-- Extrait du texte --
• • • •
Les investisseurs commencent à perdre leur appétit pour la dette portugaise

Mercredi, le Portugal a placé 1,24 milliard d’euros de dettes à 6 et 10 ans au prix fort et a vu la demande pour celle à 10 ans diminuer fortement
Tân Le Quang

Le Portugal n’a pas eu froid aux yeux mercredi. Plutôt que d’attendre que la tension retombe d’un cran sur le marché de la dette souveraine, le pays périphérique a réalisé sa dernière adjudication obligataire de l’année. L’agence de la dette publique, l’IGPC, a réussi à placer 556 millions d’euros d’emprunts de maturité octobre 2016 et de coupon 4,2%, ainsi que 686 millions de dette à 4,80% d’échéance juin 2020. Le montant ainsi levé a atteint 1,242 milliard, un montant proche de la partie haute de la fourchette indicative de 750 millions-1,25 milliard.

«Le résultat de l’adjudication suggère que le Portugal s’est attaché à avoir une bonne quantité d’obligations vendues», note SG CIB. Mais le souverain a payé le prix fort pour vendre sa dette. Le rendement offert sur la dette à 6 ans a atteint les 6,156%, soit 178 pb de plus que les 4,371% de l’adjudication similaire du mois d’août. Du coup, le ratio de couverture (montant demandé sur montant alloué) est ressorti à 2,3 fois, contre 2,1 fois précédemment. Pour la dette d’échéance 2020, le rendement offert a été fixé à 6,806%, par rapport à 6,242% lors de l’adjudication de septembre. Mais les investisseurs ont surtout perdu de l’appétit pour la dette à 10 ans, au regard du ratio de couverture publié à 2,1 fois, à comparer à 4,9 fois en septembre. Suite à l’adjudication, le taux à 10 ans portugais s’est tendu de 28 pb à 6,854%.

La gestion du risque semble prendre le pas devant la recherche de rendement et dissuader certains investisseurs de se positionner sur la dette souveraine périphérique. D’ailleurs, l’exacerbation des craintes vis-à-vis du cas de l’Irlande a amené LCH.Clearnet à déclencher son nouveau système de gestion du risque qui pénalise les détenteurs de dette gouvernementale irlandaise compensée par RepoClear, la filiale de la chambre de compensation. Ainsi, ceux-ci verront leurs appels de marge croître de 15% sur leur exposition nette. La marge additionnelle, qui sera reflétée dans l’appel de marge du vendredi 12 novembre, s’applique aussi à la dette d’Etat irlandaise figurant dans la liste de collatéraux notés «A» et acceptés par LCH.Clearnet. Un geste qui devrait faire oublier au marché les rendements alléchants de la dette irlandaise, dont les taux à 10 ans ont bondi jeudi de 35 pb à 8,64%.
• • • •
-- Jeu de données --

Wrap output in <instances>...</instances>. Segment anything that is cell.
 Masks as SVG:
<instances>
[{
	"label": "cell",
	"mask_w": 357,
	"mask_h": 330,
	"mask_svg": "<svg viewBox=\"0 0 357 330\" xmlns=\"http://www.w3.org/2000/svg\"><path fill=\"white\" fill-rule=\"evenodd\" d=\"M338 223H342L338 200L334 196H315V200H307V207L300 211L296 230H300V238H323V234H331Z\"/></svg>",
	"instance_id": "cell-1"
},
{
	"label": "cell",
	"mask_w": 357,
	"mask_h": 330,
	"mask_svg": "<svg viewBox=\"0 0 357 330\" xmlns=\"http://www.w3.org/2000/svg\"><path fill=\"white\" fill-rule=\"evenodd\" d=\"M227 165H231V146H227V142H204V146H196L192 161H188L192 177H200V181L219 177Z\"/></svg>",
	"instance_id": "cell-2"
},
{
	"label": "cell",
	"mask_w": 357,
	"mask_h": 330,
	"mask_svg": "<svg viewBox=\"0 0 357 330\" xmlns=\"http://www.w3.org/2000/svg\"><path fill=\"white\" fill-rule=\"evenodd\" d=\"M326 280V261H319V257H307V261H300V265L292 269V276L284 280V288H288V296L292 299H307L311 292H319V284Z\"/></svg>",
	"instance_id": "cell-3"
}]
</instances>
• • • •
-- Consignes des tâches --
[a] D'après l'article, quel montant total le Portugal a-t-il levé lors de son adjudication de mercredi ?
[b] Recopiez le passage de l'article allant de "Le Portugal n’a" jusqu'à "750 millions-1,25 milliard.", en changeant "dette souveraine" en "dette publique".
Ce matériel est indépendant de l'article.

-- Réponses par tâche --
[a] 1,242 milliard d'euros.

[b]
Le Portugal n’a pas eu froid aux yeux mercredi. Plutôt que d’attendre que la tension retombe d’un cran sur le marché de la dette publique, le pays périphérique a réalisé sa dernière adjudication obligataire de l’année. L’agence de la dette publique, l’IGPC, a réussi à placer 556 millions d’euros d’emprunts de maturité octobre 2016 et de coupon 4,2%, ainsi que 686 millions de dette à 4,80% d’échéance juin 2020. Le montant ainsi levé a atteint 1,242 milliard, un montant proche de la partie haute de la fourchette indicative de 750 millions-1,25 milliard.